PLEASE DON'T SCRAPE THE WIKI

Norman_P · June 3, 2013, 3:59pm

We’ve asked this before and someone already scraped the entire NEW wiki last night.

PLEASE DON’T DO THIS

It makes the entire thing run very slowly for everyone & IF you really want the whole thing locally we CAN provide you with a dump you can import
You just have to ask

Norman Palardy

Tim_Jones · June 4, 2013, 2:34am

Are you sure that it’s not a web crawler? Our KB gets hit 2x a month by Google and Bing and things slow to a crawl…

Massimo_Valle · June 4, 2013, 6:46am

Asking for a dump is not likely to happen if the scraper need it immediately.
I’d suggest to provide a weekly (or monthly) zipped dump of the wiki and publish a link.

Norman_P · June 4, 2013, 1:47pm

Yeah we’re pretty sure

scott_boss · June 4, 2013, 2:02pm

they probably know whom it is. they are smart like that.

Norman_P · June 12, 2013, 10:33pm

We blacklisted a couple IP’s for a few days and … no more scraping for them !

GarryPettet · June 21, 2013, 12:41pm

I’ve been thinking about generating a searchable offline docset for Dash for Xojo.

Could I possibly get a dump of the documentation Wiki since you’ve offered? (no - it wasn’t me who was scraping it just prompted me to ask!).

Norman_P · June 21, 2013, 3:42pm

In order to generate it for Dash you’ll want the HTML not the wiki markup (or you have to run the entire wiki locally which you can do - but then you 'll want to scrape your local wiki)

You could run your own if we give you a dump + our extensions + images

GarryPettet · June 21, 2013, 9:30pm

Been reading about creating a docset and it doesn’t look like it should take me too long. I’m happy to do it (I use Dash a lot for PHP and Python work and love it) but I’m just trying to figure out the best way to get the HTML. What’d you reckon?
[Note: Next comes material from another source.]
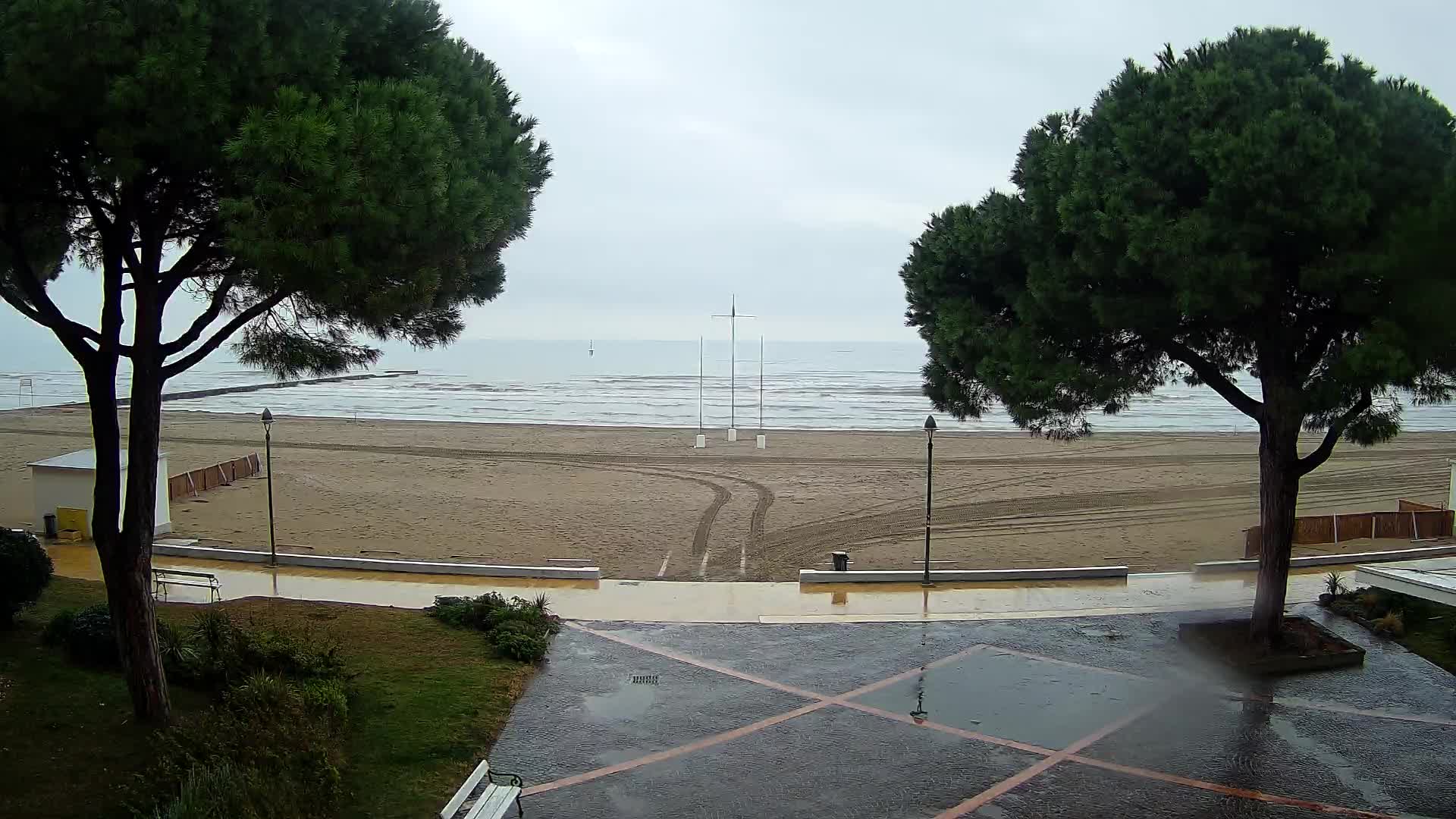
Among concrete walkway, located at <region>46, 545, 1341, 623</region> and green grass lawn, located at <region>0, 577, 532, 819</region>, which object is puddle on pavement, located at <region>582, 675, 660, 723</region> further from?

GarryPettet · June 21, 2013, 9:47pm

Looks like there’s an extension for MediaWiki called DumpHTML. If I could get a dump of your docs I could add this extension, dump the HTML and then write a little Xojo program to parse it and add it to a Dash docset database. Unless you want to give me the dump and I’ll just knock up a Xojo app…
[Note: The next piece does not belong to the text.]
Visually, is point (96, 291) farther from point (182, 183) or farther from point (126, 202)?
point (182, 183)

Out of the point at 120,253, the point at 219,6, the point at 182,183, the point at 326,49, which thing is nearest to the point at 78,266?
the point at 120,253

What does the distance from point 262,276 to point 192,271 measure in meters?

Norman_P · June 21, 2013, 9:54pm

Gary read yer private messages

Norman_P · June 22, 2013, 3:55am

OK I need a couple guinea pigs to try out the extract & set up so you can run a local wiki
email me directly norman@xojo.com and we’ll get the files & instructions to you

Norman_P · April 28, 2017, 2:38pm

And someone did this yet again so the doc wiki was offline

Michel_Bujardet · April 28, 2017, 2:40pm

Confirmed. It went down.

Michel_Bujardet · April 28, 2017, 2:45pm

I thought abour archive.org but it would not scrape several times in a raw.

Tim_Parnell · April 28, 2017, 2:47pm

I would also assume archive.org knows how to properly scrape a website, wouldn’t slam it all at once, and would respect robots.txt

Don_VF · April 28, 2017, 2:49pm

Done a lot of data scraping before… but not sure what the purpose of scraping the xojo docs would be. Unless they think it is the only way they can get an offline version or something.

archive.org changed the way they scrape, normally they do it over a long course of time now.

Bing is notorious for ravaging a server though.

Annoying Badu, doesn’t usually get too bad.

Google you can throttle if you have webmaster tools, but you can’t throttle them any other way. Well you can, but it isn’t great for SEO.

Norman_P · April 28, 2017, 3:18pm

Yeah I wish this was something like one of the bots from google etc
It’s not